The denim vocabulary, which already included handy, visually impacting terms like stove pipe, cigarette and boyfriend, now includes language that feels a little more technical, specific and maybe even a little political: kick flare, anti-fit, tulip hem and unisex. All to say, there is a lot out there.

The easiest transition is to trade in a strictly skinny silhouette with a slim one, the difference being how much the jean breaks at the knee. While the hip, seat and thigh are still fitted, the leg opening from knee down is more generous, consequently creating a softer, more relaxed visual shape. The more interesting ones out there include Japanese or Italian piece goods in an ankle length with a frayed hem or some kind of clever embellishment to the seams.

Another great silhouette this spring is the flounced hem. One part cropped skinny, one part Spanish matador, the jean is straight forward until right below the knee, where the fabric starts to gather, creating a ruffle around the ankle. Different iterations include high-low hems, patchwork and color blocking. While more of an editorial look, the shape can become more egalitarian when worn with a straightforward shape on top, whether it is a crewneck, featherweight sweater or a tailored button-down.

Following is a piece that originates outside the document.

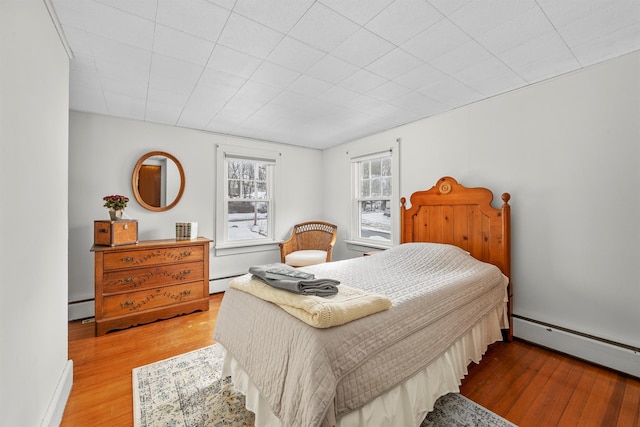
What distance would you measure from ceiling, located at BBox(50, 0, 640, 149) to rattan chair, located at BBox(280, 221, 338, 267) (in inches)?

Of course, for those who are ready to ditch the skinny with the pomp and grandeur of a Jean Paul Gaultier sailor or ’90s Japanese anime hero, there is the high-rise wide leg. Interestingly, this is both the most specific silhouette of the season in terms of appeal and the style that offers the greatest breadth of variety. Stella McCartney took the trend for a spin in a hazy blue washed palazzo style with a high, cinched paper-bag waist. Los Angeles based Citizens of Humanity will offer a cropped, stiffer, 1970s feel with a rounded, split tulip front. At Frame, designers executed the wide-leg jean from a more tailored perspective, incorporating double-front pleats, on-seam pockets and a more uniform dark rinse.

It doesn’t have to necessarily “mean” anything that the world’s wardrobe staple is not moving in a uniform direction anymore. It could converge once again or continue to move in multiple, diametric directions. In the meantime, adding a little fray or flounce this spring may just be, in short, the perfect antidote to a long, skinny winter.